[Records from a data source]
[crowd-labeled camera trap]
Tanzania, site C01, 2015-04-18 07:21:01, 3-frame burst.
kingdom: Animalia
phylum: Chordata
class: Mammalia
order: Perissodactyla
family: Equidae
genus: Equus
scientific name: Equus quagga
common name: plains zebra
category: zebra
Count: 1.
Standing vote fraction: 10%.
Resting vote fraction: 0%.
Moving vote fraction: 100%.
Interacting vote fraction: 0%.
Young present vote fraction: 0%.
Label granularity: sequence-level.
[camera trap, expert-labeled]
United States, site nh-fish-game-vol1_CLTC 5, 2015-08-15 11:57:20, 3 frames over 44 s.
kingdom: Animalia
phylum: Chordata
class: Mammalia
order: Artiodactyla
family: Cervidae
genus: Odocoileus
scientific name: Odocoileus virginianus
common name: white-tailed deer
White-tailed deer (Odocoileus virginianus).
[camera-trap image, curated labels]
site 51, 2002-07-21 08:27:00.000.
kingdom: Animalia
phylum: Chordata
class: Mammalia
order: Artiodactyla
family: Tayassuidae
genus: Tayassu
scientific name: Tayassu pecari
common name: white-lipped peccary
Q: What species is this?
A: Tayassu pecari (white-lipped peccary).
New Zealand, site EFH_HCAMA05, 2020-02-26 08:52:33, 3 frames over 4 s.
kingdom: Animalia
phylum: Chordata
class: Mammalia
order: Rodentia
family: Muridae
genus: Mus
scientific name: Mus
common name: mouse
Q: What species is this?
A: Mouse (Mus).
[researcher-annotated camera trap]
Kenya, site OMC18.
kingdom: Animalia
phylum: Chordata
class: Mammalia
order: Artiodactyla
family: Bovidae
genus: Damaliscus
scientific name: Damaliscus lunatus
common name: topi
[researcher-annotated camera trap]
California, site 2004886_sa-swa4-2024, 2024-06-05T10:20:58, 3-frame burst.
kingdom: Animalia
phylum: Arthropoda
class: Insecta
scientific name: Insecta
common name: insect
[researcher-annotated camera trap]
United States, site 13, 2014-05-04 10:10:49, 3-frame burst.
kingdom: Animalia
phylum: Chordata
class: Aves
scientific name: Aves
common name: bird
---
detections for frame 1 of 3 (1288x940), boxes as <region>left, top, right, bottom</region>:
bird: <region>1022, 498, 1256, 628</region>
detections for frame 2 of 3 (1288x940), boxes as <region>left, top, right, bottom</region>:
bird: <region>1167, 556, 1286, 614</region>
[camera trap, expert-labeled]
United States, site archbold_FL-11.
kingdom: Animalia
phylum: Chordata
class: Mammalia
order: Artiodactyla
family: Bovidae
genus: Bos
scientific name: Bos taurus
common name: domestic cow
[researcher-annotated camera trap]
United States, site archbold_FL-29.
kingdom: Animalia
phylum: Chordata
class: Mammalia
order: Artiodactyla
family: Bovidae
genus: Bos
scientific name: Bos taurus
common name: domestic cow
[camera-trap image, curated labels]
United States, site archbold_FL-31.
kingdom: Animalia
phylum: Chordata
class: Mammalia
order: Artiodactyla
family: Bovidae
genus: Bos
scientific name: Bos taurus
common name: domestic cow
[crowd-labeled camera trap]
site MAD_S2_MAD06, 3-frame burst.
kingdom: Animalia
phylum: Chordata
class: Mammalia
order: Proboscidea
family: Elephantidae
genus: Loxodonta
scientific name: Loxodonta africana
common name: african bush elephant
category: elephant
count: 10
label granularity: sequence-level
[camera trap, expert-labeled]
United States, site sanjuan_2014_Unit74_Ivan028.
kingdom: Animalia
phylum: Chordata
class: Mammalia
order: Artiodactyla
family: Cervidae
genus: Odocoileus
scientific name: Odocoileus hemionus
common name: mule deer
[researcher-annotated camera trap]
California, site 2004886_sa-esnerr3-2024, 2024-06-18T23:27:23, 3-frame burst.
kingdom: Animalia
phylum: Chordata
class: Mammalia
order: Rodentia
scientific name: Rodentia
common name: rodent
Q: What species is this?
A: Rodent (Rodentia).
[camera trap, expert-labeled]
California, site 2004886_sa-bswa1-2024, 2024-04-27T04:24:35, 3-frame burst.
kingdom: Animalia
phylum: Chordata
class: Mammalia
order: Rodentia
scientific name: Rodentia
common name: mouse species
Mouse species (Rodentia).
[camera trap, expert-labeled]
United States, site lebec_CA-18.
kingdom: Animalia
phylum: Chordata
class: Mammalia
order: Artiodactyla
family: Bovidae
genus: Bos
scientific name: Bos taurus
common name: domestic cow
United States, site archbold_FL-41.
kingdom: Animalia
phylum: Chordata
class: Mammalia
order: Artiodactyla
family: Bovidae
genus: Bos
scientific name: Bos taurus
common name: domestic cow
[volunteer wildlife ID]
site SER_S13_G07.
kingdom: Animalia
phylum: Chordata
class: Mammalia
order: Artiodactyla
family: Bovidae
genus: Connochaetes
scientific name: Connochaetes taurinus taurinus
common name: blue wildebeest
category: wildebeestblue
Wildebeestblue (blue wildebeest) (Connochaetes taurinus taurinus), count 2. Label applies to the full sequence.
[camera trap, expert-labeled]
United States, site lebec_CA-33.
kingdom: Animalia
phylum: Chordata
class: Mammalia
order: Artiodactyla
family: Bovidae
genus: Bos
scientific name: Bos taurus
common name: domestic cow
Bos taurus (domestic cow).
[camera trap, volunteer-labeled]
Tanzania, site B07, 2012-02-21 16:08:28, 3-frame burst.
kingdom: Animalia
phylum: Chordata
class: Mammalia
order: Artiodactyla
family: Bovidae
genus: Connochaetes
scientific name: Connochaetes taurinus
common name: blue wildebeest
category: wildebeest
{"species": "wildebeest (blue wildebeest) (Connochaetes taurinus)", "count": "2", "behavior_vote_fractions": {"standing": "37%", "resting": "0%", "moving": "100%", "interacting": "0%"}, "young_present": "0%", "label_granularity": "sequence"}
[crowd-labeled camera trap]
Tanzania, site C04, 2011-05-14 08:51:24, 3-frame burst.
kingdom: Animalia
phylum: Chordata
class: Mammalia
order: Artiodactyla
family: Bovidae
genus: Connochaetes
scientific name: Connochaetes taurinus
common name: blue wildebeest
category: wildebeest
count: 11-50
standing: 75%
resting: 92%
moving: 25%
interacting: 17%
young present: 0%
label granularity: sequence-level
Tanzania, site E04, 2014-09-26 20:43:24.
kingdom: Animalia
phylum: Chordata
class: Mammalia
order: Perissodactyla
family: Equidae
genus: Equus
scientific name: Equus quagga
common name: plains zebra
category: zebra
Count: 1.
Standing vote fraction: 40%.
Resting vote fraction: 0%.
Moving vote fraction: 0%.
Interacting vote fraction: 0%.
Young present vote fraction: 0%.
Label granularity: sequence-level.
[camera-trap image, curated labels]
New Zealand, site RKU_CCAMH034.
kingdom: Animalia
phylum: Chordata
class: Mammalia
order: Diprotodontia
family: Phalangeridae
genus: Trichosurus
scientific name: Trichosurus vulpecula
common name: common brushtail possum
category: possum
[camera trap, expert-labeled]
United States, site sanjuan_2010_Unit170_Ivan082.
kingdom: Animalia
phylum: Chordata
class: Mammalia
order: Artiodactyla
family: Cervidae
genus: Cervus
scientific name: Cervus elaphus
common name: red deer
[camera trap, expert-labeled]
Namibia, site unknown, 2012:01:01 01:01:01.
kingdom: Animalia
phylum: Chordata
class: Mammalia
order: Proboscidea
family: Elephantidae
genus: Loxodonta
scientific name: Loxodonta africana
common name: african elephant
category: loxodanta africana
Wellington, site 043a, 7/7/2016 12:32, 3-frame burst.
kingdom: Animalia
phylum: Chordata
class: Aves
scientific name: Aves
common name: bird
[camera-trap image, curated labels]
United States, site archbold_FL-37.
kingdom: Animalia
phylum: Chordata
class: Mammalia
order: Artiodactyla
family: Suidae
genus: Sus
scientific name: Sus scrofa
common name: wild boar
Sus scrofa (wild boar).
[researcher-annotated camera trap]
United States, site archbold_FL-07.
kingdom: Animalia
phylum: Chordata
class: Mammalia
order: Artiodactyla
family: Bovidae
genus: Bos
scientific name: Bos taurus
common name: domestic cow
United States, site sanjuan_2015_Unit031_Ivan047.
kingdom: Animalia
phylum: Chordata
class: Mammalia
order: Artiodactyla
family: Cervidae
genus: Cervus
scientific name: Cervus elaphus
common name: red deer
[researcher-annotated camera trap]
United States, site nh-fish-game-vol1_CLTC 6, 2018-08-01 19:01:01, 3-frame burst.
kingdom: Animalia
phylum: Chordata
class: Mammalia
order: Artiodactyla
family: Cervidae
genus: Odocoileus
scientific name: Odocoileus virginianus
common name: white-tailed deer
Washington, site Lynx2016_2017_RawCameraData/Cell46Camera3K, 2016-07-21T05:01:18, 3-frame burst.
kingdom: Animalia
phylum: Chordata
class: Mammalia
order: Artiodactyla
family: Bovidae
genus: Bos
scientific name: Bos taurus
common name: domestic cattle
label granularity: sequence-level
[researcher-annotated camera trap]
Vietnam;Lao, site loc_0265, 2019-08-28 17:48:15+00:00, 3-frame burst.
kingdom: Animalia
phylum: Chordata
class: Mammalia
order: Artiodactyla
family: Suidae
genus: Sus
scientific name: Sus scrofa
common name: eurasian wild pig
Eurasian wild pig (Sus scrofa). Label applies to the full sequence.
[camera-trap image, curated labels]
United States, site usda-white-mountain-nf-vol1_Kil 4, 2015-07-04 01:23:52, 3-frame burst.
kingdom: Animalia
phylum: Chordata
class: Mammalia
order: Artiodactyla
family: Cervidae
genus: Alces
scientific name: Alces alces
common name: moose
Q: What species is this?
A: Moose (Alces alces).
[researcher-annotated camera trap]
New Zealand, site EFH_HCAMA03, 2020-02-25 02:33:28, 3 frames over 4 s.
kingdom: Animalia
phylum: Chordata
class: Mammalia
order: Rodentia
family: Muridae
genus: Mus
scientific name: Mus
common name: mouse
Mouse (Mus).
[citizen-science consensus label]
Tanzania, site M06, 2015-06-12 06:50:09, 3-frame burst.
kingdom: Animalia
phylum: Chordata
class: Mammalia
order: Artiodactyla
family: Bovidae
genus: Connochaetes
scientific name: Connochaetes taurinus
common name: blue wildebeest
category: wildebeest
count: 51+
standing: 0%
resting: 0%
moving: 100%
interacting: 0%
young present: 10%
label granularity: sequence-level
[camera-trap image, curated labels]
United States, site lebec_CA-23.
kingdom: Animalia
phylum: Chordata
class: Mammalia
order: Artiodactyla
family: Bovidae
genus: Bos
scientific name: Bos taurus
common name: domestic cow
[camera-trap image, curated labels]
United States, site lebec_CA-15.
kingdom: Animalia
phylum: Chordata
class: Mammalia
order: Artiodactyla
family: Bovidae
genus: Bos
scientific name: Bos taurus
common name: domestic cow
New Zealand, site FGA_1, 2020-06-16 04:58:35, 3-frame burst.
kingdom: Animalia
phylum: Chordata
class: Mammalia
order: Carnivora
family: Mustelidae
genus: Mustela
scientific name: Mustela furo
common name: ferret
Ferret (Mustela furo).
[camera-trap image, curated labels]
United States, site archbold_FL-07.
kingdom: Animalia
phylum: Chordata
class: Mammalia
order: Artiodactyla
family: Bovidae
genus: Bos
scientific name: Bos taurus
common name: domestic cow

* What is expected: Start with the line above that contains "Tanzania, site C04, 2011-05-14" and end with the line that contains "scientific name: Trichosurus vulpecula". Write out those lines exactly, and only those.

* Written reply:
Tanzania, site C04, 2011-05-14 08:51:24, 3-frame burst.
kingdom: Animalia
phylum: Chordata
class: Mammalia
order: Artiodactyla
family: Bovidae
genus: Connochaetes
scientific name: Connochaetes taurinus
common name: blue wildebeest
category: wildebeest
count: 11-50
standing: 75%
resting: 92%
moving: 25%
interacting: 17%
young present: 0%
label granularity: sequence-level
Tanzania, site E04, 2014-09-26 20:43:24.
kingdom: Animalia
phylum: Chordata
class: Mammalia
order: Perissodactyla
family: Equidae
genus: Equus
scientific name: Equus quagga
common name: plains zebra
category: zebra
Count: 1.
Standing vote fraction: 40%.
Resting vote fraction: 0%.
Moving vote fraction: 0%.
Interacting vote fraction: 0%.
Young present vote fraction: 0%.
Label granularity: sequence-level.
[camera-trap image, curated labels]
New Zealand, site RKU_CCAMH034.
kingdom: Animalia
phylum: Chordata
class: Mammalia
order: Diprotodontia
family: Phalangeridae
genus: Trichosurus
scientific name: Trichosurus vulpecula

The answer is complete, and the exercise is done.